── PASSAGE ──

Why can't I use std::get<0> in std::transform?

Question

In trying to compile the following code which would copy a maps keys to a vector:

map<string, string> mss;
vector<string> vs;

transform(mss.begin(), mss.end(), back_inserter(vs), get<0>);

VS2013 can't distinguish which get is intended but this simpler usage works just fine:

vs.push_back(get<0>(*mss.begin()));

Specifying get<0, string, string> didn't help. What am I missing?

Answer 1

There are many overloads of std::get, where, in addition, each is a function template itself, therefore the compiler can't tell which one you want at the call site where you request for the address of one of them. If you insist on using std::get, you'd need to use static_cast:

transform(mss.begin(), mss.end(), back_inserter(vs),
          static_cast<const map<string, string>::key_type&
                         (*)(map<string, string>::value_type&)>(std::get<0>)
                     );

Which will work as long as the type in static_cast matches the declaration of a possible function template's specialization given as the argument. Also, you shoudn't try to explicitly specify the template arguments of function templates like get<0, string, string> etc. - this is what the template argument deduction mechanism is for. Not only is the syntax ugly, but there can be other overloads added in the future breaking your compilation.

A much better alternative is to use a lambda expression:

transform(mss.begin(), mss.end(), back_inserter(vs),
          [](map<string, string>::value_type& p){ return p.first; });

or a generic lambda expression (C++14):

transform(mss.begin(), mss.end(), back_inserter(vs),
          [](auto& p){ return p.first; }); // or `return std::get<0>(p);`

or std::mem_fn which binds its argument to a given pointer to a data member or a member function:

#include <functional>

transform(mss.begin(), mss.end(), back_inserter(vs),
          mem_fn(&map<string, string>::value_type::first));

Answer 2

The first member of the pair stored in map is const-qualified. So technically you need

get<0, const string, string>

But that does not limit the list of candidates to one unambiguous overload, since get is available in at least two versions: for const reference argument and for non-const reference argument.

You can choose one by using a cast

const string &(*g)(const pair<const string, string> &) = 
  get<0, const string, string>; 

or

typedef map<string, string> Map;

const Map::key_type &(*g)(const Map::value_type &) = 
  get<0, const Map::key_type, Map::mapped_type>; 

and then do

transform(mss.begin(), mss.end(), back_inserter(vs), g);

───

# TASK REQUIREMENTS:
In the thread on std::get and std::transform, how does the second answer say the first member of the pair stored in a map is qualified? The task does not require the records.

── RECORDS SHOWN ──

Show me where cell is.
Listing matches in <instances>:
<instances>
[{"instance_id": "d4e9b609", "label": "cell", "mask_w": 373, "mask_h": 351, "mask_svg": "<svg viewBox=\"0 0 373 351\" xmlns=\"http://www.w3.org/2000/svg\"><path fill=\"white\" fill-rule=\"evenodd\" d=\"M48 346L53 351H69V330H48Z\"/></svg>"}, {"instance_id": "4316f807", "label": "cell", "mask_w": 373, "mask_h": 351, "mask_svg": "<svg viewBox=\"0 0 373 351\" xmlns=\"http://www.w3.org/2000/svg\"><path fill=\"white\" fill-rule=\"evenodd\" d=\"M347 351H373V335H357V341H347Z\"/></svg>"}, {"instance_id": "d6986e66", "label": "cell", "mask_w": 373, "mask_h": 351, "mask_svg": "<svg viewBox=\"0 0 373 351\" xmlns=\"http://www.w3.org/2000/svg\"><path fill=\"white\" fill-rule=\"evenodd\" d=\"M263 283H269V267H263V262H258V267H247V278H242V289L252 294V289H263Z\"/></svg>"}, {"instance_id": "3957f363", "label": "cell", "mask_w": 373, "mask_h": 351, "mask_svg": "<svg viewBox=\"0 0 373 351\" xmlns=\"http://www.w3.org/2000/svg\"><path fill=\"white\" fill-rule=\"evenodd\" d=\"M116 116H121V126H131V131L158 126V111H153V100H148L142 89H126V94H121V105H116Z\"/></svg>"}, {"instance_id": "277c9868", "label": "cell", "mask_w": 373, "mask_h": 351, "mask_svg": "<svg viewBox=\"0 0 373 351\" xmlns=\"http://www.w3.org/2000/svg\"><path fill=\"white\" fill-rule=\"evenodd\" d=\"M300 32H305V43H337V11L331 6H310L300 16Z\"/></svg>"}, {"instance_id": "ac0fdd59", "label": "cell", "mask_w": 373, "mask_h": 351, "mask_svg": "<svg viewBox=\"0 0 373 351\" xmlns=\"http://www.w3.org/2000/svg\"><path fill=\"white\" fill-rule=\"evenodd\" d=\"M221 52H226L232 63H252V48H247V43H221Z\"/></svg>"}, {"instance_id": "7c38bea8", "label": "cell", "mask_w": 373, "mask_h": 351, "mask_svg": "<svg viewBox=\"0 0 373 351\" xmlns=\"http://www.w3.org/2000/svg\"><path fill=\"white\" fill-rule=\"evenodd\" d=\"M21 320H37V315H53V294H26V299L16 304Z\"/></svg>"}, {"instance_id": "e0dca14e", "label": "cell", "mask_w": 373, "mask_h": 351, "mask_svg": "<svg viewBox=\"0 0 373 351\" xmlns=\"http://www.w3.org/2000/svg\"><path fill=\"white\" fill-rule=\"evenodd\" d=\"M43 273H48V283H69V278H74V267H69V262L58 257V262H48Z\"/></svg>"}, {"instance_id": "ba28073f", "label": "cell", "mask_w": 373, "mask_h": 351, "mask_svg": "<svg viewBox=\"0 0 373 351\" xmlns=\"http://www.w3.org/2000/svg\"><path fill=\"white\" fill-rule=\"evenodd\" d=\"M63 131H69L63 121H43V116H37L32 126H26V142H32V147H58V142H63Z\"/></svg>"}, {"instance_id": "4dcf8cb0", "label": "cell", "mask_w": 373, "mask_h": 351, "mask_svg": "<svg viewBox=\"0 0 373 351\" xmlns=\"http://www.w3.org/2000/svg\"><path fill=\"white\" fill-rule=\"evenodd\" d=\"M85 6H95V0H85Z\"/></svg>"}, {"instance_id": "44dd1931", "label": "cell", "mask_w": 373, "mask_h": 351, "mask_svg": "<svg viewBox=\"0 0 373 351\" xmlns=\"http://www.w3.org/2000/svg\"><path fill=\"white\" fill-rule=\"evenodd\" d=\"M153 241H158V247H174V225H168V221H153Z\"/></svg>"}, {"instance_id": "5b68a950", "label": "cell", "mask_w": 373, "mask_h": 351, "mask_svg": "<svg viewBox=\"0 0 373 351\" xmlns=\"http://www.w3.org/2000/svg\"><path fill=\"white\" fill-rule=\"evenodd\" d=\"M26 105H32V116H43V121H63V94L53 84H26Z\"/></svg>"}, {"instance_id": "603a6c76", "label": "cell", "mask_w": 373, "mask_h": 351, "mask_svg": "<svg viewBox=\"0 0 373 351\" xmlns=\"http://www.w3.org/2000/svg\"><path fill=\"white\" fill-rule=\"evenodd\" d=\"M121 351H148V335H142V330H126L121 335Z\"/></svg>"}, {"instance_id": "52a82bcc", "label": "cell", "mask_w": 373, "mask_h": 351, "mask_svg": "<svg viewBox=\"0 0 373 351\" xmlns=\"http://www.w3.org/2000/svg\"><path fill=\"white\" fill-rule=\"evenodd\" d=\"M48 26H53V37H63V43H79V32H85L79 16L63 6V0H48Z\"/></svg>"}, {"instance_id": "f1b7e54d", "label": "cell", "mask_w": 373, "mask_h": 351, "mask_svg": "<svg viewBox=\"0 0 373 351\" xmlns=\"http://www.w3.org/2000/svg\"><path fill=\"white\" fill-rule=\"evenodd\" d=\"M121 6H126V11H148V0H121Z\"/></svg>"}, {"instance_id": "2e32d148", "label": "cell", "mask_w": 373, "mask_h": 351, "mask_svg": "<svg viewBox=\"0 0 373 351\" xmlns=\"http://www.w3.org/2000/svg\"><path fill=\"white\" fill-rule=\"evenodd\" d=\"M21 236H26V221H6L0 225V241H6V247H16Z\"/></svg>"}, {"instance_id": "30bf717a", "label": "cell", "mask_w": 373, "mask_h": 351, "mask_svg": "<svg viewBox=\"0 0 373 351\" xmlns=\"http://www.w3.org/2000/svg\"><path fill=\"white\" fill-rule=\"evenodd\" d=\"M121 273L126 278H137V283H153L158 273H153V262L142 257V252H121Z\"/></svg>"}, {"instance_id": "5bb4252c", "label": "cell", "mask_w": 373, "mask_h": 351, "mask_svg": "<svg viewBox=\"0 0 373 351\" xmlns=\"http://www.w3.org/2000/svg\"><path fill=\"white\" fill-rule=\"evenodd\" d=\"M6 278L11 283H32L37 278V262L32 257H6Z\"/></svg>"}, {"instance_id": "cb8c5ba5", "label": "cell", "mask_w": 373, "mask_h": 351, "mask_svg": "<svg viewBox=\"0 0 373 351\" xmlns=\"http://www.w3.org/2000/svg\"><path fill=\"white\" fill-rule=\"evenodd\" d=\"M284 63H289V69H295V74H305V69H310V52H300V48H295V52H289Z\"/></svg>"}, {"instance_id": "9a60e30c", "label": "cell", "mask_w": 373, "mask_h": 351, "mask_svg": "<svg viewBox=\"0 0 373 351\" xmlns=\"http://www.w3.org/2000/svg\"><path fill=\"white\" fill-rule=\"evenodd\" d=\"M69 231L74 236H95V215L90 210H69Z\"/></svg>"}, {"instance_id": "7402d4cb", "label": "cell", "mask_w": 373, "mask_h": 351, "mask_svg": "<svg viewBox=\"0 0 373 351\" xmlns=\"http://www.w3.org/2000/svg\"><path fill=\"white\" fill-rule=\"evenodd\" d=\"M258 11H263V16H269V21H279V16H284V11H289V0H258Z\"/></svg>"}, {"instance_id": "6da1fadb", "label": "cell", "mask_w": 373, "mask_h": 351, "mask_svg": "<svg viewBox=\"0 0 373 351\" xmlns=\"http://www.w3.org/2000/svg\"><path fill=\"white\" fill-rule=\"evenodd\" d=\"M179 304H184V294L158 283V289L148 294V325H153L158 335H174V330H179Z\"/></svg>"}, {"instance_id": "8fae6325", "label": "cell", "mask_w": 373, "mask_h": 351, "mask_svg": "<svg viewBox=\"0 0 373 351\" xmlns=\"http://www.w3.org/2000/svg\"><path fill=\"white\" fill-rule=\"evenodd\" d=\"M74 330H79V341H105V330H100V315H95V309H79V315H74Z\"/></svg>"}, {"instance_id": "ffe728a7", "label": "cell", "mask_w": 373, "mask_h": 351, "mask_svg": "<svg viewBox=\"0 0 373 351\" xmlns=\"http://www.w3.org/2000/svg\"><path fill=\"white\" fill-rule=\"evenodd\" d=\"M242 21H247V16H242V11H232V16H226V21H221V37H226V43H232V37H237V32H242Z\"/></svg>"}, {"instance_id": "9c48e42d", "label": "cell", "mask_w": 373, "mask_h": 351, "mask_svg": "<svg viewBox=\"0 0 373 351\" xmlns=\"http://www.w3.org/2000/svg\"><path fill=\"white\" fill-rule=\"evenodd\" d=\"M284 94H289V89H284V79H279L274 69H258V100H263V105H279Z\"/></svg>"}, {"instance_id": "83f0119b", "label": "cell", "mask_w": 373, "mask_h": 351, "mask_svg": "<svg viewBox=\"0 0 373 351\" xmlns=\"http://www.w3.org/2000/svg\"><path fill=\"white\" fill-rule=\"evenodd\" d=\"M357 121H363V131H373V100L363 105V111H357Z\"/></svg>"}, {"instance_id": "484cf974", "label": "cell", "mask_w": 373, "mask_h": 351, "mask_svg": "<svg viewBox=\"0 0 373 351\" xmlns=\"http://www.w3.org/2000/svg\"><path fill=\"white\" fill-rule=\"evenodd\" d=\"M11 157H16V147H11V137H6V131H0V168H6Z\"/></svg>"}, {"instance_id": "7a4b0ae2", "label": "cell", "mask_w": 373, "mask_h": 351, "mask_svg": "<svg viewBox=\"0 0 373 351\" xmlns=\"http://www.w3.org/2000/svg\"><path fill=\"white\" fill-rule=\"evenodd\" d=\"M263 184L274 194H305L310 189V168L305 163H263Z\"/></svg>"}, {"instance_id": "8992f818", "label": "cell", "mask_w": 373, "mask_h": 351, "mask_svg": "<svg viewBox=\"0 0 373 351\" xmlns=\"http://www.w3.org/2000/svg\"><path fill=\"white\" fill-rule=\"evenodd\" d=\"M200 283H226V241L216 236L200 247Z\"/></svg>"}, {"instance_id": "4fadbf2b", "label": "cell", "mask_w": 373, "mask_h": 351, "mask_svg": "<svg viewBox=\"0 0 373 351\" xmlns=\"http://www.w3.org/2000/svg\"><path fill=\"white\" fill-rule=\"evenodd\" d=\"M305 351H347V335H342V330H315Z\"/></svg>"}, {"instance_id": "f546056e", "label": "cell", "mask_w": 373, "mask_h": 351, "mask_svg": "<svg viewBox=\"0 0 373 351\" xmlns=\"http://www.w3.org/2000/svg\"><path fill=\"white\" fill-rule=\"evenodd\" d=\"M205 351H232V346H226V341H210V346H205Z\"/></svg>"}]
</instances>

───

# RESULT OF THIS EXERCISE:
It is const-qualified.